Maybe Duoae can help here.
"If SONY had invested in a BC programme on the PS4 like MS did then they would have the same level of backwards compatibility. Which is a shame since I'd love to play my PS2 & PS3 games on the PS4 or PS5 without having to re-buy them."
This simply couldnt be done so easy as with X360 thanks to SPE behaviour. I believe this factor is what primarily was biggest problem for back compatibility. And Sony also always does BC different way. PS2 had PS1 hw inside, PS3 had PS2 hw inside. PS5 has PS4 hw inside (customized Zen cores to match jaguar timings). MS is doing that SW way. Xone BC was side project. They didnt invest at it at the beginning. When it was already POCed, they decided to expand it to more games and invest to it. I believe it was possible mainly thanks to much simpler cpu and much higher level of abstraction of DirectX in opposite to tailored PS API for each PS console.
About HDR TVs. Revolution already began. If you forget of OLEDs, you have to look for higher end LCDs.
I purchased 2 years ago excellent Sony XE9305, which has peak luminance in HDR around 1500 nits.
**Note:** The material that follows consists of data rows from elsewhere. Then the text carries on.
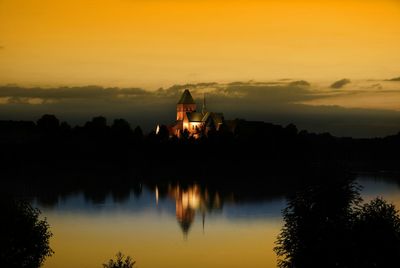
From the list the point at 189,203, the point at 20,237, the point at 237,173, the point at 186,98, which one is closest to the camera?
the point at 20,237

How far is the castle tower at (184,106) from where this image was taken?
171 m

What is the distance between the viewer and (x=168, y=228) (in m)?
57.2

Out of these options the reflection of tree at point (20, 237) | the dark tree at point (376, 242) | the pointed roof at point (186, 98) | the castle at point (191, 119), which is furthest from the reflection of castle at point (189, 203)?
the pointed roof at point (186, 98)

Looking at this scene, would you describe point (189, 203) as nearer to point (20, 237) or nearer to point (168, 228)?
point (168, 228)

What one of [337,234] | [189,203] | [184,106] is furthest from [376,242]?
[184,106]

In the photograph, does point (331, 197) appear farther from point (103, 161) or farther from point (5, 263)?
point (103, 161)

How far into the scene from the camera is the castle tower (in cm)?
17062

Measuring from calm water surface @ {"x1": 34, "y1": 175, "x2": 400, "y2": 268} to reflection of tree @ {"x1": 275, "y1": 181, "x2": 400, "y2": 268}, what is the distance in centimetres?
765

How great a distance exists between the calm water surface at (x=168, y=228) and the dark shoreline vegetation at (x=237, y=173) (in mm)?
1961

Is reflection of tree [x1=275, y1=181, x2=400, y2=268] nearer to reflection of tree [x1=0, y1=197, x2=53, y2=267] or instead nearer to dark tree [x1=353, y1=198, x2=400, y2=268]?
dark tree [x1=353, y1=198, x2=400, y2=268]

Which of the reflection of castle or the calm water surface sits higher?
the calm water surface

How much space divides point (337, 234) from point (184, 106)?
138914 millimetres

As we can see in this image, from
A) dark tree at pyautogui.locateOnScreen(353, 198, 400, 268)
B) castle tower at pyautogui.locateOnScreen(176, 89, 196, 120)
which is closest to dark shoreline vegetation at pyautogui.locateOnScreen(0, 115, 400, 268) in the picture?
dark tree at pyautogui.locateOnScreen(353, 198, 400, 268)

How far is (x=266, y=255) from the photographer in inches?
1743
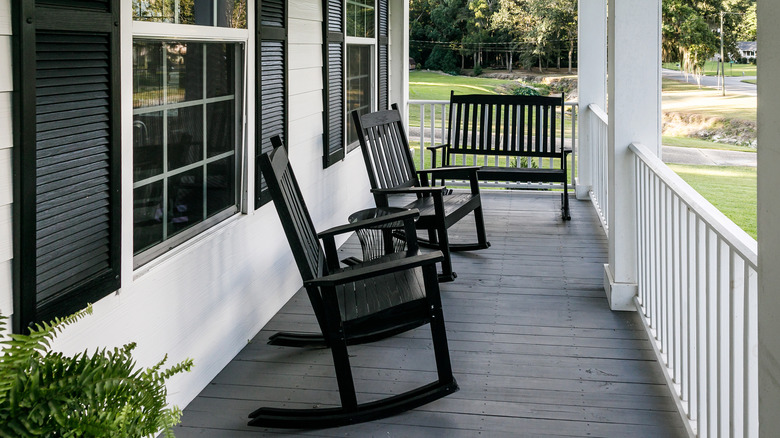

Also next year model XF9005 wasnt bad, but was simply worse :-).
So, from time maybe 2 years back, you could buy great HDR TV with over 1000 nits around 1200 USD in sale in size of 55" and greater.
QLEDs from Samsung are also good, but for better FALD you need to reach for the best (usually 6 and 7 line is crap, 8 and 9 are good enough).
Believe me, picture on that Sony is gorgeous! Then I realized, HDR is much more revolutionary than 4K. I would be completely happy with great HDR on FullHD (On 55").
I acknowledge, that most HDR TVs on market are only HDR ready and cant do HDR well. But you can already buy a great TV. If you bought that Sony (which also supports Dolby Atmos), theres no need to buy a TV for another X years, because simply 95% TVs manufactured have worse picture even now.
Thanks, Ger! I'll try and keep them up.
Thanks for the explanation, fybyfyby!
Yeah, it's a two-fold problem. Anything larger than 32-40" just wouldn't fit in my home and the prices for the good sets (and by good sets i mean with low latency for gaming) are still astronomical. Pretty much anything less than €500-600 is not worth buying due to latency, colour or crappy HDR implementation.
... and monitors are even worse!
Duodae
Any chance of a reply to my question?
Thanks?
Hi MetalSpirit,
Of course. I just didn't have time for a proper in-depth non-quick answer. They tend to bite me in the ass :) Sorry for that, I'm not ignoring you guys.
In fact, I'm writing a follow-up blogpost to cover these questions because the answer has ballooned a bit beyond a simple comment. :)
My problem based on my age, need for trifocals, and fact I game from about 15 feet from screen is I need at least a 70".